Le premier étage, 60 m², se ferme par une verrière coulissante. Capacité : 70 personnes debout, 45 assises. L’option « cocktail dînatoire » inclut mini fish & chips, canapés vegan de Marais Receptions et plateau de fromages fermiers. La version « buffet gras » décriée en 2024 par certains clients a depuis été revue : friture limitée, alternatives sans lactose ajoutées.

Technologie et animations

Un projecteur laser 4K, deux micros HF et un pupitre DJ sont compris dans le prix. Les entreprises apprécient le mur d’images amovible pour présenter un bilan annuel avant de faire chanter le PDG. La soirée type se découpe ainsi : présentation 18 h–19 h, dîner 19 h–20 h, karaoké ou DJ set jusqu’à minuit.

Procédure de réservation

Un formulaire simplifié est disponible sur le site officiel Le Nelson. Une simulation calcule immédiatement le prix selon créneau, nombre de convives et choix des boissons. Le versement d’un acompte de 30 % bloque la date ; le solde se règle le soir même après comptage des verres au RFID.

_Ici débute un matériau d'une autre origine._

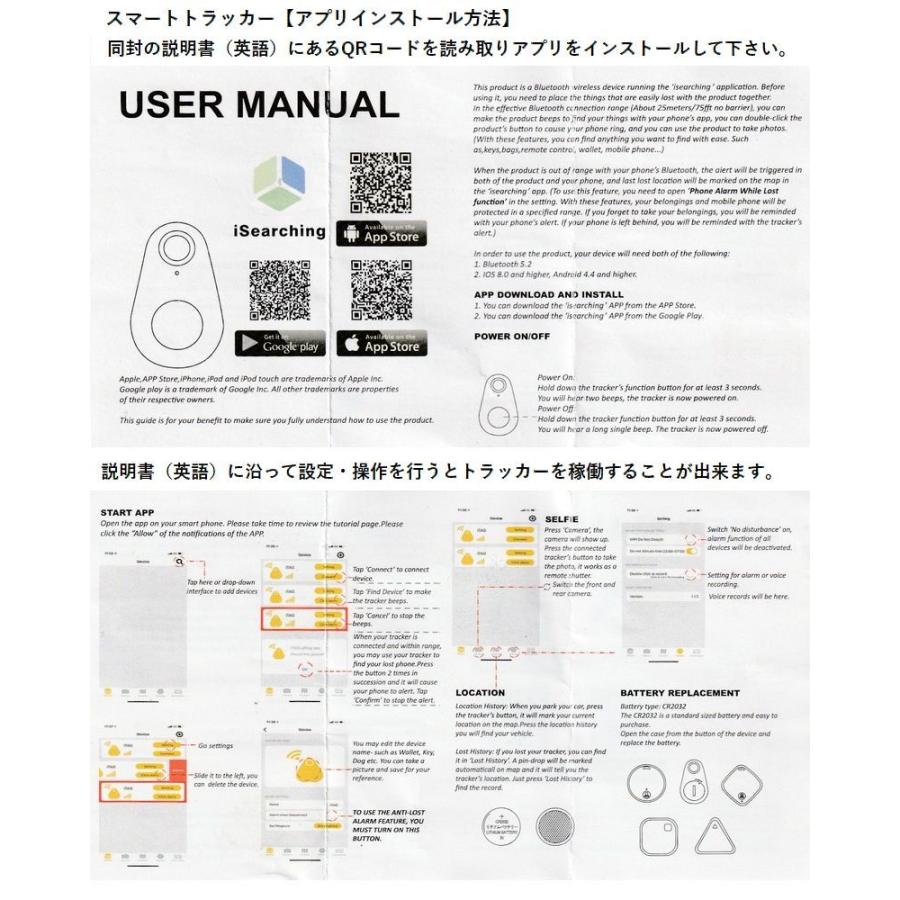 スマートトラッカー 丸型 Bluetooth5.0 忘れ物防止 紛失防止 IOS.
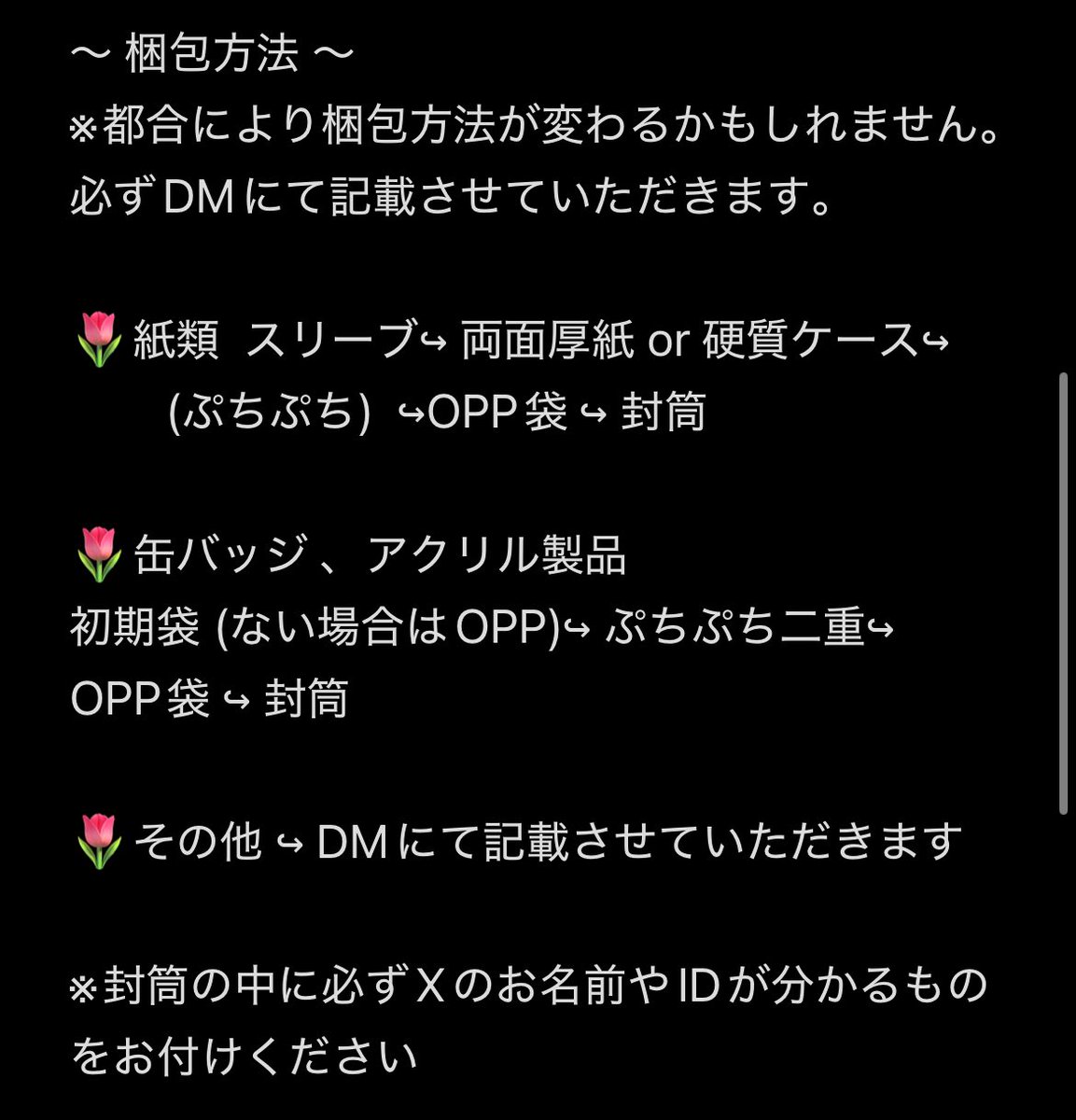 しし tweet media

Cette activité événementielle assure la pérennité de l’établissement tout en gardant ouvertes les soirées publiques. Les retombées s’observent déjà : l’embauche de deux mixologues supplémentaires en 2026 et un partenariat avec l’école hôtelière d’Amiens pour des stages rémunérés.

Les chiens sont-ils acceptés sur les terrasses ?

Oui, tenus en laisse. Des gamelles d’eau fraîche restent disponibles gratuitement.

Faut-il réserver pour accéder au rooftop ?

La réservation est recommandée après 20 h, surtout le weekend. Un quota de places spontanées est néanmoins maintenu pour les passants.

Existe-t-il des options sans alcool originales ?

Le Nelson propose six mocktails maison, dont le Green Cathedral à base de concombre, pomme et verveine, ainsi que des bières désalcoolisées brassées en Picardie.

Le bar diffuse-t-il les grands matchs de football ?

Seulement les finales internationales. Le reste de l’année, l’écran reste éteint pour privilégier la conversation.

Quels sont les horaires d’ouverture en 2026 ?

Mercredi 17 h–1 h, jeudi à samedi 17 h–2 h. Fermé dimanche soir, lundi et mardi.